The whole nation is in turmoil due to the provisions of the new Information Technology Rules, 2021. To understand the situation better, we will see what the rules are and why they are causing conflicts with the Government.
New IT rules that undermine the power of social media
The proposed new rules will cover social media companies like Facebook and Twitter, OTT platforms such as Netflix, Amazon Prime, Hotstar, and digital news publishers like The News Minute, Scroll, Quint, The Wire, Newslaundry, The Cue.
Indian Government revealed the new social media rules on February 25, 2021. As per the new rules, social media intermediaries will now come under a three-tier regulatory regime. In this context, “social media intermediary” refers to an intermediary which primarily enables interaction between two or more users and allows them to create, upload, share, disseminate, modify or access information using its services.
- The First Tier
The first tier follows a self-regulating mechanism. The social media intermediary is required to appoint a resident Chief Compliant Officer, nodal contact person, and a resident Grievance Officer. The Chief Compliant Officer shall ensure compliance with the Act and the rules thereunder. The nodal officers shall coordinate with the law enforcement agencies to ensure compliance with their orders. The Grievance Officer shall acknowledge the complaint of a user within 24 hours and dispose of such complaint within a period of fifteen days from the date of its receipt.
- The Second Tier
The second tier is self-regulated by a self-regulating body. This body consists of a retired judge or an eminent person from the department of media, entertainment, or any relevant field. It has the power to censure, modify or delete any content it deems a cognizable offense.
- The Third Tier
The third tier follows an oversight mechanism. It establishes an Inter-Departmental Committee that mainly performs the functions of the self-regulatory bodies.
Some of the chief issues that worry the social media companies
- Privacy concerns
One of the provisions of the new rules requires that the social media intermediaries disclose the identity of the “first originator” of the information that threatens the sovereignty and integrity of India, the security of the state, or public order.
- Usage of AI
The Indian Government also requires the social media intermediaries to deploy technology-based measures to identify information that depicts any act or simulation in any form depicting rape, child sexual abuse, or conduct, whether explicit or implicit.
Reactions to the imposed IT rules:
Obtaining the identification of the first originator would break the end-to-end encryption. By breaking the encryption, users cannot safely exchange chats, photos, or information on social media platforms without them being open to access not just by bureaucrats and government bodies but also by hackers.
While it is necessary to deploy Artificial Intelligence (AI) to monitor objectionable content, there are certain limitations to implementing it.
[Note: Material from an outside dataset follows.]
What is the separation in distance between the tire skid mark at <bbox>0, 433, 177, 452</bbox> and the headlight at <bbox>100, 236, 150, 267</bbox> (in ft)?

With the number of users increasing, it is laborious to moderate the amount of content generated every day.
WhatsApp’s stand against the Government
While Facebook has complied with the new rules and Twitter has remained a silent bystander, WhatsApp has filed a lawsuit in India which seeks to block the new digital ethics code from coming into force. For WhatsApp to identify the first originator of even one message, it has to restructure the entire platform. This feature compromises the privacy of billions of people who communicate digitally. The other concern is that freedom of speech and any form of expression of dissent would be hampered.
IT Minister Ravi Shankar Prasad has stated, “It is WhatsApp’s responsibility to find a technical solution, whether through encryption or otherwise.” It will be interesting to witness how far India would go to press WhatsApp to comply with the new rule.